Among the entries below, retype exactly the lines starting with the one with "Banderín de córner fútbol / SABELA MOSCOSO" and going on through the one with "Casa adosada en", but not the pictures.

=-=-=-=-=

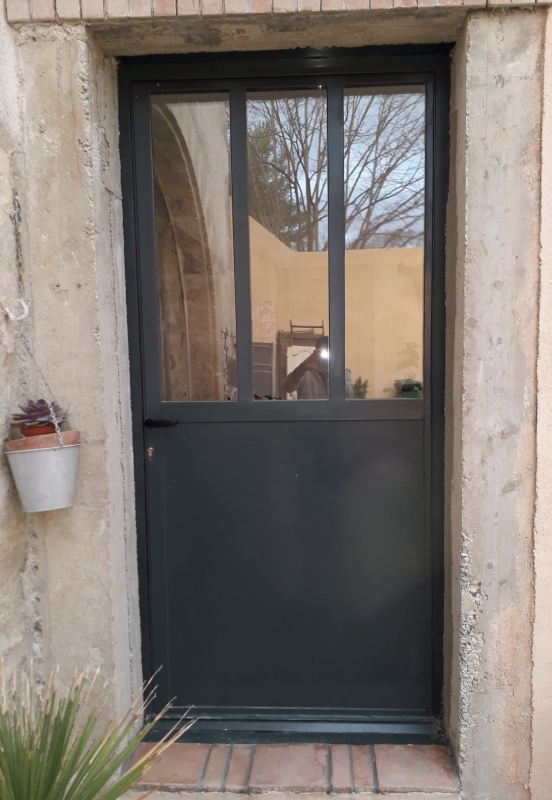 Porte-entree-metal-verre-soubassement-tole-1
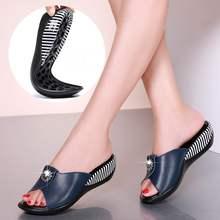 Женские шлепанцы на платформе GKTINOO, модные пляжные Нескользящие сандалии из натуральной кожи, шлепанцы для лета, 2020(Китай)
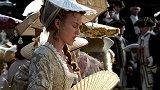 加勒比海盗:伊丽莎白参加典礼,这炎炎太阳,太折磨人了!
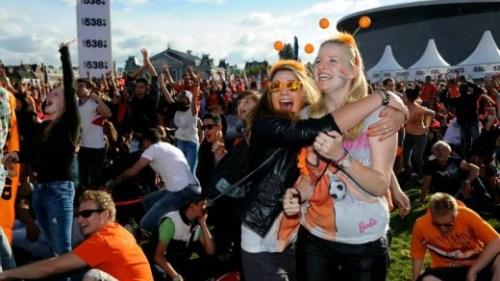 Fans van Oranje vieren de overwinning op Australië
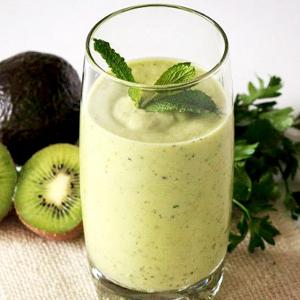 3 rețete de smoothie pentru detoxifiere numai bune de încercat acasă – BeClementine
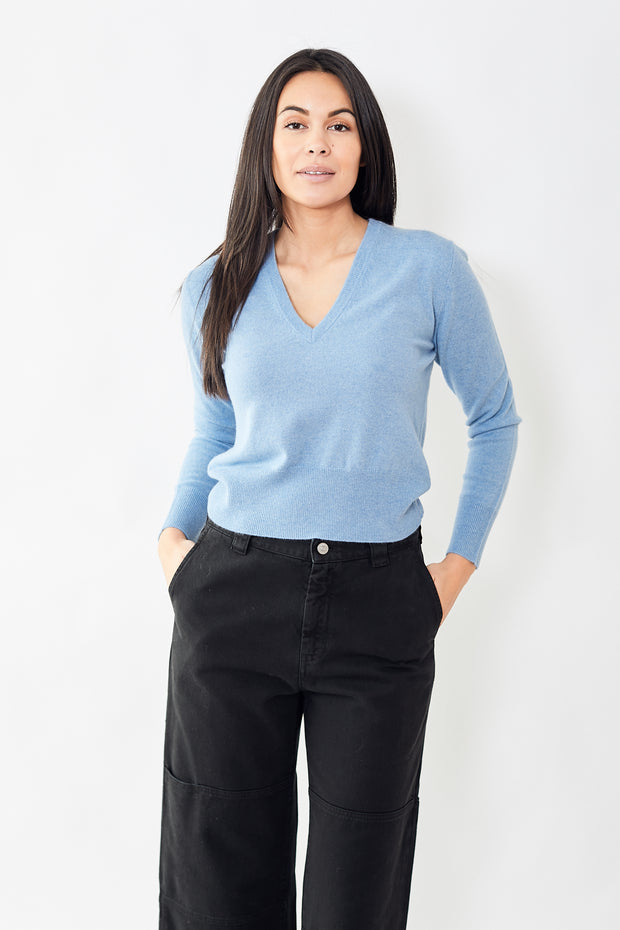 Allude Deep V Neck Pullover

=-=-=-=-=

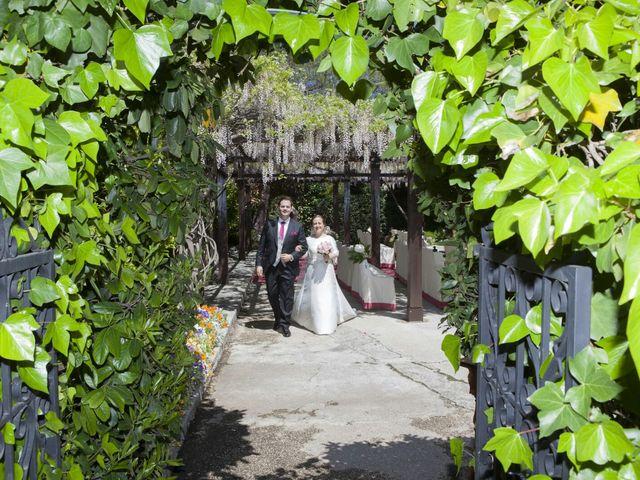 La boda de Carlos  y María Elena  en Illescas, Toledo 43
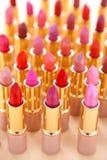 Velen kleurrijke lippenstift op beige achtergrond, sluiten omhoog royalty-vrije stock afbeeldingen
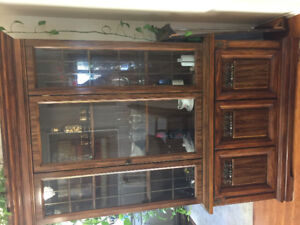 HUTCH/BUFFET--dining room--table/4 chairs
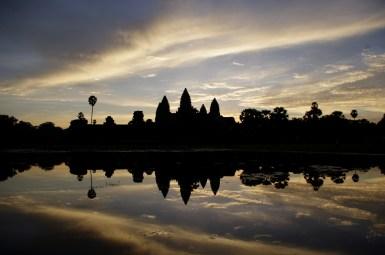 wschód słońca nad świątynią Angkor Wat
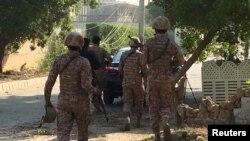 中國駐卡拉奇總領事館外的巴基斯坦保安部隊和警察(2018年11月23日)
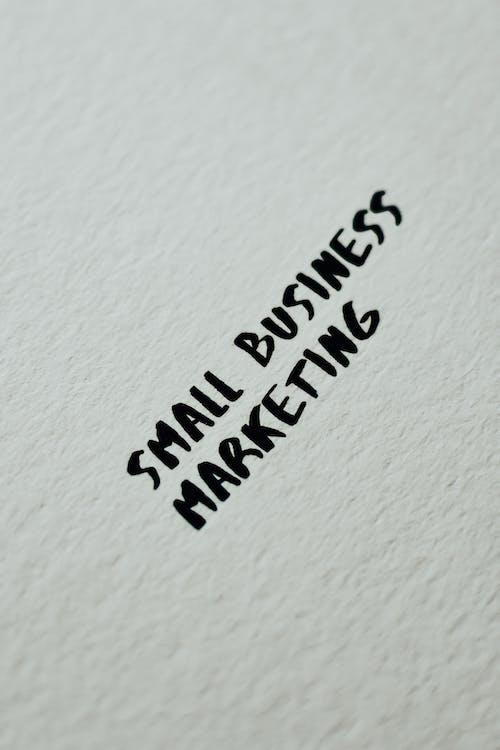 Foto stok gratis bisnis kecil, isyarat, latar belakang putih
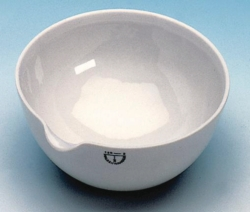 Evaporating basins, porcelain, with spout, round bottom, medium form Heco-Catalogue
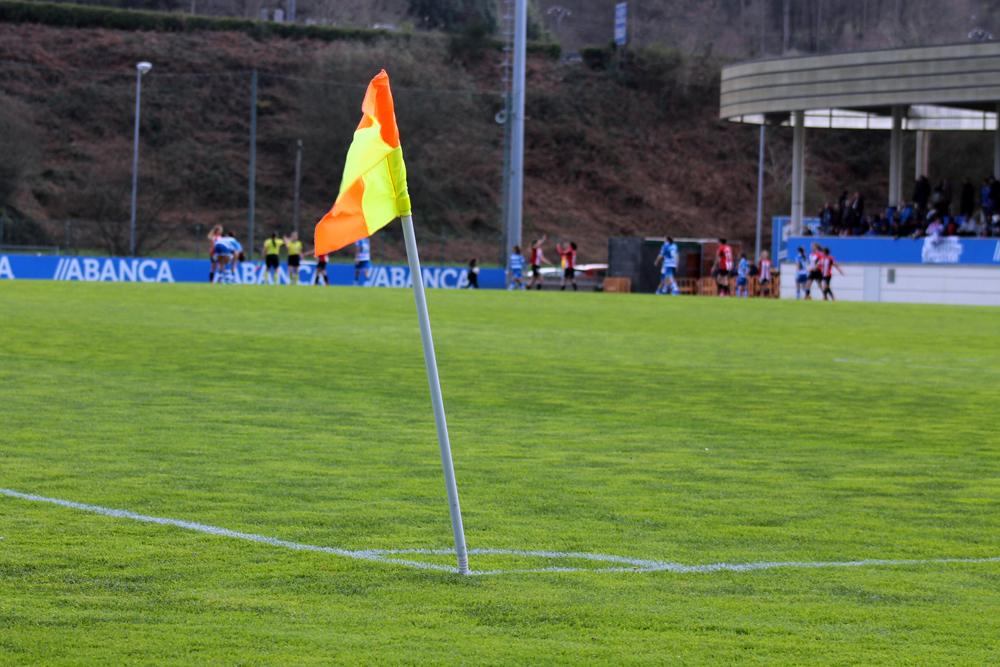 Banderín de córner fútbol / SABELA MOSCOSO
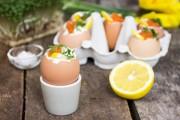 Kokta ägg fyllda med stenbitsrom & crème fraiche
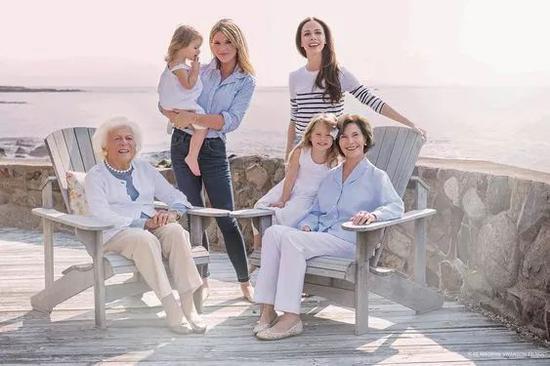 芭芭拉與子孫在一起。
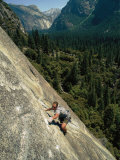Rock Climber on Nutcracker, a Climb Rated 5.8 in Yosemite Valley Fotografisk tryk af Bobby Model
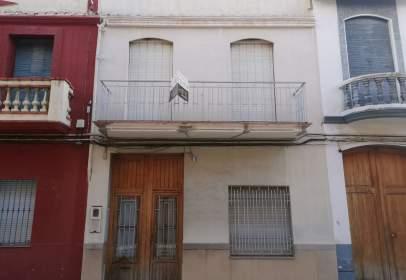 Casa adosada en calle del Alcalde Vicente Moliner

=-=-=-=-=

◆ **Answer for the task**
 Banderín de córner fútbol / SABELA MOSCOSO
 Kokta ägg fyllda med stenbitsrom & crème fraiche
 芭芭拉與子孫在一起。
Rock Climber on Nutcracker, a Climb Rated 5.8 in Yosemite Valley Fotografisk tryk af Bobby Model
 Casa adosada en calle del Alcalde Vicente Moliner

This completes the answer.